--- begin Given records ---

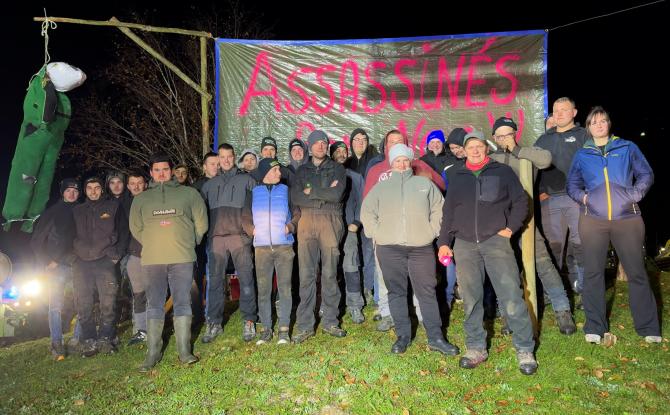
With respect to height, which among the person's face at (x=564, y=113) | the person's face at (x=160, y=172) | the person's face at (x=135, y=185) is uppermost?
the person's face at (x=564, y=113)

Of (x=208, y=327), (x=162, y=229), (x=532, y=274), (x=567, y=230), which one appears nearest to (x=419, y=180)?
(x=532, y=274)

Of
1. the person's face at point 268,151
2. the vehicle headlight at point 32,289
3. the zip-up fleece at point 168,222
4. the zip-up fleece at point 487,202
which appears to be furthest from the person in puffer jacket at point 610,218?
the vehicle headlight at point 32,289

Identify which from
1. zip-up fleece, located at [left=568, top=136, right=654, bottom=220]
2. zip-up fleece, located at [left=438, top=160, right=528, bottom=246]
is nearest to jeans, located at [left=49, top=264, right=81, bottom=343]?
zip-up fleece, located at [left=438, top=160, right=528, bottom=246]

--- end Given records ---

## The task
Lay out the rows, starting at the row that contains "to (x=419, y=180)?" and ending at the final row, as a two-column CSV with the headers text and answer. Give each row one line, enclose each field in double quotes, and replace line breaks with spaces.

## Result below
text,answer
"Of (x=208, y=327), (x=162, y=229), (x=532, y=274), (x=567, y=230), which one appears nearest to (x=419, y=180)?","(x=532, y=274)"
"Of 1. the person's face at point 268,151 2. the vehicle headlight at point 32,289 3. the zip-up fleece at point 168,222 4. the zip-up fleece at point 487,202 which appears to be furthest from the person in puffer jacket at point 610,218?","the vehicle headlight at point 32,289"
"Identify which from 1. zip-up fleece, located at [left=568, top=136, right=654, bottom=220] 2. zip-up fleece, located at [left=438, top=160, right=528, bottom=246] is nearest to jeans, located at [left=49, top=264, right=81, bottom=343]?","zip-up fleece, located at [left=438, top=160, right=528, bottom=246]"